[Start of Provided records]

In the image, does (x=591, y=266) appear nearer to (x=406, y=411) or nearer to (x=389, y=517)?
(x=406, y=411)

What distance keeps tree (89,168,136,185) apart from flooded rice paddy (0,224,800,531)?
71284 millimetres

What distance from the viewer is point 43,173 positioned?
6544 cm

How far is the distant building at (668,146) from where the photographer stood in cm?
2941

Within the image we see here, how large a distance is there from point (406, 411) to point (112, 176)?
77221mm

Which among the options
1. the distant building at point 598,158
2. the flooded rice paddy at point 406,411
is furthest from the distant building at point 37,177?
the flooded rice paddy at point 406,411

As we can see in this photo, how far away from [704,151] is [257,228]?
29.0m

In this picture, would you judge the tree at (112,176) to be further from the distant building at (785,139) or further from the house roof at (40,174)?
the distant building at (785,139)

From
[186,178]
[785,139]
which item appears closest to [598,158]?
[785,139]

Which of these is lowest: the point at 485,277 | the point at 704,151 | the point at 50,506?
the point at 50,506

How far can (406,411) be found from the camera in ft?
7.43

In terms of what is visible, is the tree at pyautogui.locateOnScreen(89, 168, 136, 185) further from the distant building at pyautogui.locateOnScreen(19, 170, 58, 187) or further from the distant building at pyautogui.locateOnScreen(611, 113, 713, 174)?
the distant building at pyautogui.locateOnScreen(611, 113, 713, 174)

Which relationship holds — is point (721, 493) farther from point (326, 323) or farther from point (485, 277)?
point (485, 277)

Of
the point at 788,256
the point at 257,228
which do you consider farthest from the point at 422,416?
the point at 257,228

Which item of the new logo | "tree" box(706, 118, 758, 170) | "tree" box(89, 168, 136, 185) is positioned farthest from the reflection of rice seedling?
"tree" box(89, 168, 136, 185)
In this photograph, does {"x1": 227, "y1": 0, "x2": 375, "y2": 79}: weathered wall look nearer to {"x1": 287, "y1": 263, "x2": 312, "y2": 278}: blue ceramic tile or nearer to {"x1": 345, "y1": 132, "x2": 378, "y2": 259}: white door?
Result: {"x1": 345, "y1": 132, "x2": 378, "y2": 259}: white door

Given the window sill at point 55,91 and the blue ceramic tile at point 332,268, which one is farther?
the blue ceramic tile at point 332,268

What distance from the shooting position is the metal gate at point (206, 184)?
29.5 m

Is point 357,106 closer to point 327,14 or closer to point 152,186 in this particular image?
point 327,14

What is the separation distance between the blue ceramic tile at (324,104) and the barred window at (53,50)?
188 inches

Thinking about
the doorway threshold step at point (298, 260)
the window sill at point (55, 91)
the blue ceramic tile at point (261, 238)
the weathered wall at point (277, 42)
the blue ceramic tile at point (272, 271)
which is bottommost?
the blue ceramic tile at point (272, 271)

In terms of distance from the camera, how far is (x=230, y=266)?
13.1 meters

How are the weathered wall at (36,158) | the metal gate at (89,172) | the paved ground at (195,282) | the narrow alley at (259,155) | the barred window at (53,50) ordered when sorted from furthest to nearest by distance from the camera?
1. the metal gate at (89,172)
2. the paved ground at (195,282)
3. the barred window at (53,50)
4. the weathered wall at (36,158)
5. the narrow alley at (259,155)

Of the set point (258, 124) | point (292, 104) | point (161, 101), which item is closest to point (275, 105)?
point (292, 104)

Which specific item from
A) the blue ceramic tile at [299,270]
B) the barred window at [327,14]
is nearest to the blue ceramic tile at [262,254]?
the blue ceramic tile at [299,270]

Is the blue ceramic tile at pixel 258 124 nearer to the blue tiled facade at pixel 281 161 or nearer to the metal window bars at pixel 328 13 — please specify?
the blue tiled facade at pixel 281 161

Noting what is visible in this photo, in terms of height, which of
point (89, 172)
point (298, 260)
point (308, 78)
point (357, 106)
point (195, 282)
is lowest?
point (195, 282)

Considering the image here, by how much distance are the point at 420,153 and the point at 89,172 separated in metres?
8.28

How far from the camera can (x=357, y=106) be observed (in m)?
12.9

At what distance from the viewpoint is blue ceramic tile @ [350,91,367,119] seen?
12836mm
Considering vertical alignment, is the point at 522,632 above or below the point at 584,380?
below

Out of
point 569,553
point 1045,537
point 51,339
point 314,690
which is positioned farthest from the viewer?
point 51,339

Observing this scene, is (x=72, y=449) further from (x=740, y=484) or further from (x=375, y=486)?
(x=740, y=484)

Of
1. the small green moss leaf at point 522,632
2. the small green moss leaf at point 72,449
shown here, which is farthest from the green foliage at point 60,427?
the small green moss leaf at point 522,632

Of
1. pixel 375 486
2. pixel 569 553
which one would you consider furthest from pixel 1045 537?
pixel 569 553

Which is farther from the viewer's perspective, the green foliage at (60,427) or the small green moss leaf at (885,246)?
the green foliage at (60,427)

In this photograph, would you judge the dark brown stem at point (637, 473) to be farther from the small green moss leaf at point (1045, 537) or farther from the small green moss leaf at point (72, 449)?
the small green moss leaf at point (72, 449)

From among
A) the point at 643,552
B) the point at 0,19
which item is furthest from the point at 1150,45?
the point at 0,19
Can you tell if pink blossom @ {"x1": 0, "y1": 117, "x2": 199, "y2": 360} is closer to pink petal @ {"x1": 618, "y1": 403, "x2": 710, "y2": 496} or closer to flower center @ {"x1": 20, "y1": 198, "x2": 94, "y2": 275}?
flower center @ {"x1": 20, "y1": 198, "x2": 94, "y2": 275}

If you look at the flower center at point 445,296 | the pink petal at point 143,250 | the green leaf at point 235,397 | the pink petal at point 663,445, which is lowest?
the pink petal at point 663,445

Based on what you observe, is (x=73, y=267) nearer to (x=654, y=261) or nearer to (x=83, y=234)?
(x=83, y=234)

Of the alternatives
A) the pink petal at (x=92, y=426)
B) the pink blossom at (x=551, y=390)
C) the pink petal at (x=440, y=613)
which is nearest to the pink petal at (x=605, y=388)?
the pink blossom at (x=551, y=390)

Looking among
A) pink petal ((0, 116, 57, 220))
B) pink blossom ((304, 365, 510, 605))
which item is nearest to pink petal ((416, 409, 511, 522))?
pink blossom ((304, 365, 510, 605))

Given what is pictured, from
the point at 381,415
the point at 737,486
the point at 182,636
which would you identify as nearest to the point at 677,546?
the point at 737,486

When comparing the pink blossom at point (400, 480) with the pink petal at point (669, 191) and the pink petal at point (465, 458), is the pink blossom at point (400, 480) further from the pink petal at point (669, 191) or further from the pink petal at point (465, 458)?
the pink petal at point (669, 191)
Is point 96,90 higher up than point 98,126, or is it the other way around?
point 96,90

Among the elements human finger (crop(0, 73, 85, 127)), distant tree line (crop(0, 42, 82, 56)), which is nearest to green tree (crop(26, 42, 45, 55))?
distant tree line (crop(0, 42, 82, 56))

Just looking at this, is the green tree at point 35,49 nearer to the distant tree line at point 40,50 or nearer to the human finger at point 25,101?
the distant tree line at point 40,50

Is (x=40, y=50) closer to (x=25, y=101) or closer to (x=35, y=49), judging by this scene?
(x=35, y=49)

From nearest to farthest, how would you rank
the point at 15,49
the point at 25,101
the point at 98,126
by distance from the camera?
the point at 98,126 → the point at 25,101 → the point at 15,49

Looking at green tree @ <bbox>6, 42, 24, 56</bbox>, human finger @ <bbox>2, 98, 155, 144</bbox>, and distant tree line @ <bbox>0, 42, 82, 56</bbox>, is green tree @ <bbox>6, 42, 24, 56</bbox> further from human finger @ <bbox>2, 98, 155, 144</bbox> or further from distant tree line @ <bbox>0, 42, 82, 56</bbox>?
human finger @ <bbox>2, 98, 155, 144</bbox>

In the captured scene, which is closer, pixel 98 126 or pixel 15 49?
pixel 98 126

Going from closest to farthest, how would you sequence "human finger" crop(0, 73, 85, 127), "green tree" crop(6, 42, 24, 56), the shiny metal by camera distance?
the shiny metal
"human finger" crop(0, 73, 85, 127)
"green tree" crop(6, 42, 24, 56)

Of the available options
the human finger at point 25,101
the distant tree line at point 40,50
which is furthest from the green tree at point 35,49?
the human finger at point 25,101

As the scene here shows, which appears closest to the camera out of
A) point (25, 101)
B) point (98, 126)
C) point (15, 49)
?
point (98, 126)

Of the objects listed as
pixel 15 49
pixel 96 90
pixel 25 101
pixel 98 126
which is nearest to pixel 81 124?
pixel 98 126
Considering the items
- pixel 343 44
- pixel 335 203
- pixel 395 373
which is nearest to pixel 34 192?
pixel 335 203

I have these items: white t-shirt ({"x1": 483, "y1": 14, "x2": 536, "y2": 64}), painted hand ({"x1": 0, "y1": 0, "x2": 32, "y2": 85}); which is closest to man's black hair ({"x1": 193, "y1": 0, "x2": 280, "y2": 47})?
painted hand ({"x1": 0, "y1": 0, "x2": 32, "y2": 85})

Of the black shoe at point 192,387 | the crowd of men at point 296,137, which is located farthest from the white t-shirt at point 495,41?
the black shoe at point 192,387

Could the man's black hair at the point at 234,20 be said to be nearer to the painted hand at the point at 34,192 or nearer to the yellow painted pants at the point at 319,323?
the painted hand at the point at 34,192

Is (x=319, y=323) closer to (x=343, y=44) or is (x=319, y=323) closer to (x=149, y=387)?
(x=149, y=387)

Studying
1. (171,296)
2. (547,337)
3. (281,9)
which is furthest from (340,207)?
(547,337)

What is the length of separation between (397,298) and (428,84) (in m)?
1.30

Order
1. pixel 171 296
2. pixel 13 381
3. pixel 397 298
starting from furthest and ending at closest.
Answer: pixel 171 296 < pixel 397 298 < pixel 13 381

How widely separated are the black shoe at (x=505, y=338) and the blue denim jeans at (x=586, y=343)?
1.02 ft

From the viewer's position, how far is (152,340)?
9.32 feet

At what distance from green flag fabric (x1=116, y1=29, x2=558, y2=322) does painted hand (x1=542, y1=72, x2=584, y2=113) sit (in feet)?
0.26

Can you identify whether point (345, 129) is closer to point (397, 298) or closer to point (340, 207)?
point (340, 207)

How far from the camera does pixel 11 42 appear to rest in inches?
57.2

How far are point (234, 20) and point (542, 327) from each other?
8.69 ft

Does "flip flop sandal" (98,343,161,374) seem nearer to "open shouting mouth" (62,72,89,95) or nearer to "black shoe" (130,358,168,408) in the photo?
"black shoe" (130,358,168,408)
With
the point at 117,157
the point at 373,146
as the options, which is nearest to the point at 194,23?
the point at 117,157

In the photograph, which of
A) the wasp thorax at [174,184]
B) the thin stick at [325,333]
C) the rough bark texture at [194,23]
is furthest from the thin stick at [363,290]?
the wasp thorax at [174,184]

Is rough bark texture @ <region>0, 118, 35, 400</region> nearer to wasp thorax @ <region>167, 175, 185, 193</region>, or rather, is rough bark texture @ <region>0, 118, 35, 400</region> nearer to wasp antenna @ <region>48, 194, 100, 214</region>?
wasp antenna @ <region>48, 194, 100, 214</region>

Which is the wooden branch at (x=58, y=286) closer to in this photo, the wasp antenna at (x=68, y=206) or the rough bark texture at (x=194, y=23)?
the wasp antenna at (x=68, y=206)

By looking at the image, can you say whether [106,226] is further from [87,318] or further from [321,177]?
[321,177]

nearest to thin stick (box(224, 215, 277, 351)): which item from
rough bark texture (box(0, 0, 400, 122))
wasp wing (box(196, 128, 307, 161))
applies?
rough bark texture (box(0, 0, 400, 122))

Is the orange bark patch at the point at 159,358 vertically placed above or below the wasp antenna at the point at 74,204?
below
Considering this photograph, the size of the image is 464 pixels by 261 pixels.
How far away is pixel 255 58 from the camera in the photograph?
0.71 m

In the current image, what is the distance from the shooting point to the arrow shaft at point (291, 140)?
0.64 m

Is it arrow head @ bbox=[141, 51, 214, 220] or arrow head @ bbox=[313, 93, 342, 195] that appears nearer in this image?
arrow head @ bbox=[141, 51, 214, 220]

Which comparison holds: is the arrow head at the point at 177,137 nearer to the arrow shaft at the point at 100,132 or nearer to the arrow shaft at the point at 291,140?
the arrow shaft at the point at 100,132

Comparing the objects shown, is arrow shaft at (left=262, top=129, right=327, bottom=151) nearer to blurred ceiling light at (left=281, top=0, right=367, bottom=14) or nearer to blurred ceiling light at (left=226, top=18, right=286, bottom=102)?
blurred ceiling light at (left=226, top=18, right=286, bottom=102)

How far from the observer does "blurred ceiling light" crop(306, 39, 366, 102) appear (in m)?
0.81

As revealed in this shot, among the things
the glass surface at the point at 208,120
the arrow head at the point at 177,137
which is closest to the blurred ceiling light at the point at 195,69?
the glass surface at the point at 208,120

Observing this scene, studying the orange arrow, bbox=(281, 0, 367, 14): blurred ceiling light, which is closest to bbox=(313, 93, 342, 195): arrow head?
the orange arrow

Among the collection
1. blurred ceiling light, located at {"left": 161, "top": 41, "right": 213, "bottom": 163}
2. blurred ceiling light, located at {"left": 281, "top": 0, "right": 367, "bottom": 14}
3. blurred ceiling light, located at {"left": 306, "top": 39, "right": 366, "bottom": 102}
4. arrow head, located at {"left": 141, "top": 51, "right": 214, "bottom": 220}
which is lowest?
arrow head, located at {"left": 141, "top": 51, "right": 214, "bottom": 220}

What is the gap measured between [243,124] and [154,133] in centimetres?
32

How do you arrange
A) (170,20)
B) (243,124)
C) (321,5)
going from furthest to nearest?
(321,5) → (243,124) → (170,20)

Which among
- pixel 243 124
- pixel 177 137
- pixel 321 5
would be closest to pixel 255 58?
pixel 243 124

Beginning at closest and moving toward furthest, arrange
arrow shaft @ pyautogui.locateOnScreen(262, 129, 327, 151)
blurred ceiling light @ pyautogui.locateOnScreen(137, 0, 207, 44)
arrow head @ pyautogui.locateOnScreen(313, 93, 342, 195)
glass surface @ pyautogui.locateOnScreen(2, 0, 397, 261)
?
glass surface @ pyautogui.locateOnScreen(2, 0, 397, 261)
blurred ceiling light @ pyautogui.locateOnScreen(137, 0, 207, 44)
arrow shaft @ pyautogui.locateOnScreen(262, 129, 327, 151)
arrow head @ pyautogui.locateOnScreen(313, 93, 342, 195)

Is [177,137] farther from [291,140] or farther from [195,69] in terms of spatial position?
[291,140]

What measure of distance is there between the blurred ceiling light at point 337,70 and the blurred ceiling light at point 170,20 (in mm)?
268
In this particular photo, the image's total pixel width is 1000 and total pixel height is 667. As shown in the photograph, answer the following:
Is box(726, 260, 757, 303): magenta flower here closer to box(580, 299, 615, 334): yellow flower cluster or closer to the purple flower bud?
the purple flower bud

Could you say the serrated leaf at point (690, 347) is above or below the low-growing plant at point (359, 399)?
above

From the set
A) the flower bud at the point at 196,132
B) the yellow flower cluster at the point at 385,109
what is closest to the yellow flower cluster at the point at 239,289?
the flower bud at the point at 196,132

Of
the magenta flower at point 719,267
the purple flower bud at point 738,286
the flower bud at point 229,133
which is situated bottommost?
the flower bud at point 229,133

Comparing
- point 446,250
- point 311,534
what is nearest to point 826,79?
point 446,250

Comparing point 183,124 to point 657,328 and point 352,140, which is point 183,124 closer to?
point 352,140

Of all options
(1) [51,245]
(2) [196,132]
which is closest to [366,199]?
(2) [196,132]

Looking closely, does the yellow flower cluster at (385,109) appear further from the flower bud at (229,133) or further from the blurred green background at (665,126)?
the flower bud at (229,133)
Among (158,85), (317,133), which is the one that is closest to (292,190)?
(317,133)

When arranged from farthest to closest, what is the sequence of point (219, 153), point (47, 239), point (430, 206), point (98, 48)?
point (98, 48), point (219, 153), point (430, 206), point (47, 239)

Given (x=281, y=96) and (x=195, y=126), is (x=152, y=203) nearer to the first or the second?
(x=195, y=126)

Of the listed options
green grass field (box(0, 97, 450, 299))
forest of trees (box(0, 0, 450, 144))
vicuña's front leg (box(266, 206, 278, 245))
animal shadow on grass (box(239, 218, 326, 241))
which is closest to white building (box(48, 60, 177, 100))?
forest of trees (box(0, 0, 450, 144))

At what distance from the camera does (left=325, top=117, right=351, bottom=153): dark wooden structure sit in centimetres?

[End of Provided records]

# Task details
Copy the rows verbatim, starting at the line that contains "From the set" and continuing through the last line of the rows, with both ends included.

# Final result
From the set
A) the flower bud at the point at 196,132
B) the yellow flower cluster at the point at 385,109
what is closest to the yellow flower cluster at the point at 239,289?
the flower bud at the point at 196,132

Of
the magenta flower at point 719,267
the purple flower bud at point 738,286
the flower bud at point 229,133
which is situated bottommost?
the flower bud at point 229,133

Comparing
- point 446,250
- point 311,534
what is nearest to point 826,79?
point 446,250

Comparing point 183,124 to point 657,328 and point 352,140, which is point 183,124 closer to?
point 352,140

Of all options
(1) [51,245]
(2) [196,132]
which is closest to [366,199]?
(2) [196,132]

Looking closely, does the yellow flower cluster at (385,109) appear further from the flower bud at (229,133) or further from the blurred green background at (665,126)?
the flower bud at (229,133)
Among (158,85), (317,133), which is the one that is closest to (292,190)?
(317,133)

When arranged from farthest to closest, what is the sequence of point (219, 153), point (47, 239), point (430, 206), point (98, 48)?
point (98, 48), point (219, 153), point (430, 206), point (47, 239)

Given (x=281, y=96) and (x=195, y=126), is (x=152, y=203) nearer to the first or the second?
(x=195, y=126)

Of the listed options
green grass field (box(0, 97, 450, 299))
forest of trees (box(0, 0, 450, 144))
vicuña's front leg (box(266, 206, 278, 245))
animal shadow on grass (box(239, 218, 326, 241))
which is closest to white building (box(48, 60, 177, 100))?
forest of trees (box(0, 0, 450, 144))

At what distance from the camera does (left=325, top=117, right=351, bottom=153): dark wooden structure sit in centimetres?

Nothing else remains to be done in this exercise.